▶ [PROBLEM SET]
1. Which online services or platforms does the email thread name? List each one once.
2. Edit the records by replacing "farthest" with "most distant" and leaving everything else as it is. Omit the pictures from your answer.
====== DOCUMENT EXCERPT
On Jul 30, 2018, at 1:01 PM, Nathan Fisher  wrote:

If it’s run on CircleCI or Travis and has readonly access to github, I
wouldn’t be too concerned.

The most frequent downloads API in Clojars is a good idea. Could use it as
a basis for the hand rolled site for now and target it for automation in
the future. I’m wondering how amenable/suitable it would be for the data to
live in Clojars.

On Mon, Jul 30, 2018 at 02:17, Alan Moore 
wrote:

> Has anyone looked for vulnerabilities exposed by pulling random libraries
> from github.com (or gitlab.com?) and building them? Macros come mind
> (mined?!) Solved problem? AFAIK the Rust compiler can't run arbitrary code.
>
> Also instead of choosing "top-N projects on Github" I would begin with
> the "most used projects on clojars" (# downloads in the last 12 months?) as
> that might be a better metric/signal for prioritizing which libraries to
> include. #RememberLeftPad
>
> Don't get me wrong, I like the idea. I'm just trying to think through the
> possible hazards.
============
====== STORED ROWS
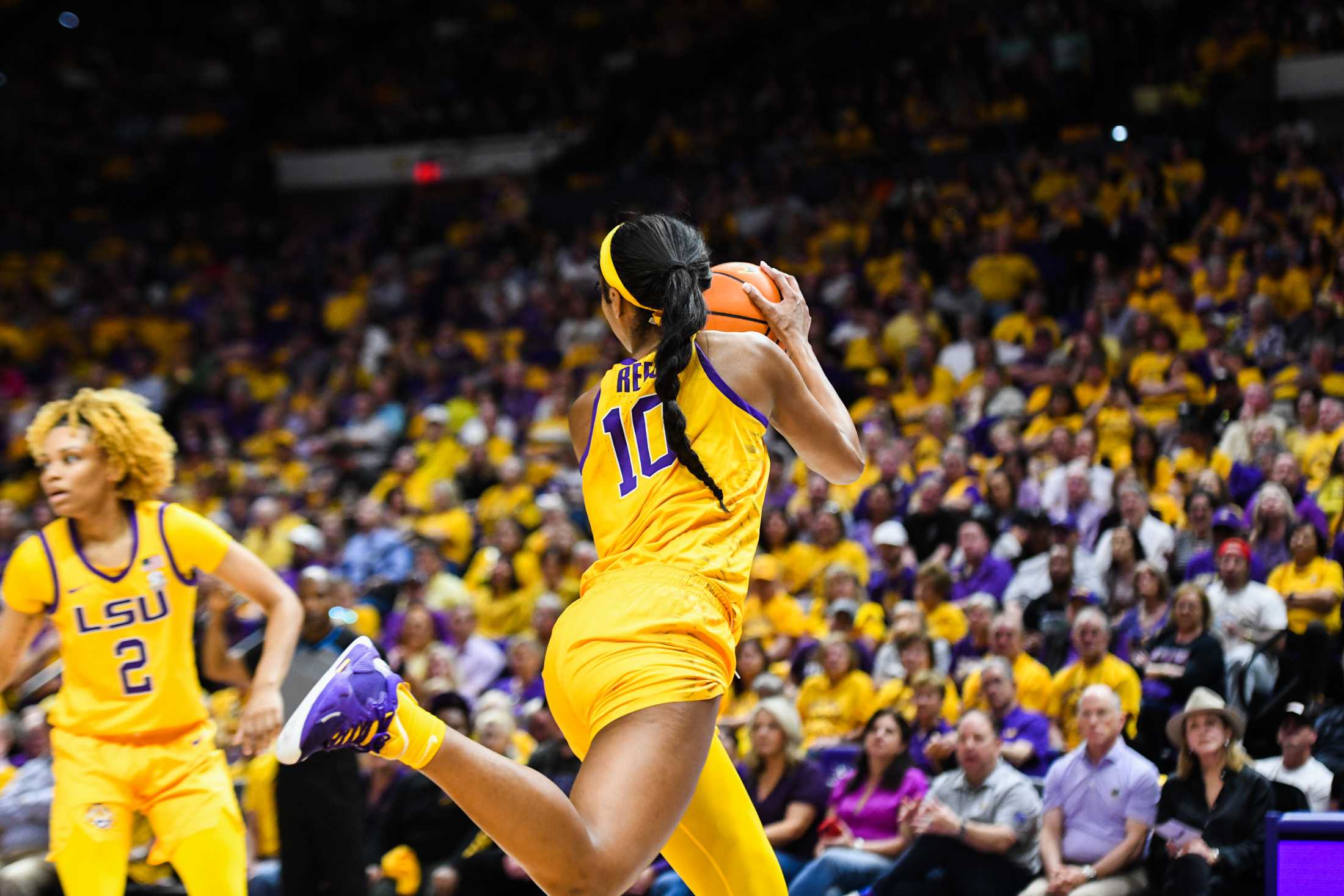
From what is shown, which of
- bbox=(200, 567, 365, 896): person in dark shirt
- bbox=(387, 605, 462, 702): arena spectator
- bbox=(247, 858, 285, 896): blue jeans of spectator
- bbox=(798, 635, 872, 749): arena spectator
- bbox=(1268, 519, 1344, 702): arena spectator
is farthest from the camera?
bbox=(387, 605, 462, 702): arena spectator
============
▶ [EXERCISE RESULTS]
1. CircleCI, Travis, GitHub (github.com), Clojars, GitLab (gitlab.com)

2.
From what is shown, which of
- bbox=(200, 567, 365, 896): person in dark shirt
- bbox=(387, 605, 462, 702): arena spectator
- bbox=(247, 858, 285, 896): blue jeans of spectator
- bbox=(798, 635, 872, 749): arena spectator
- bbox=(1268, 519, 1344, 702): arena spectator
is most distant from the camera?
bbox=(387, 605, 462, 702): arena spectator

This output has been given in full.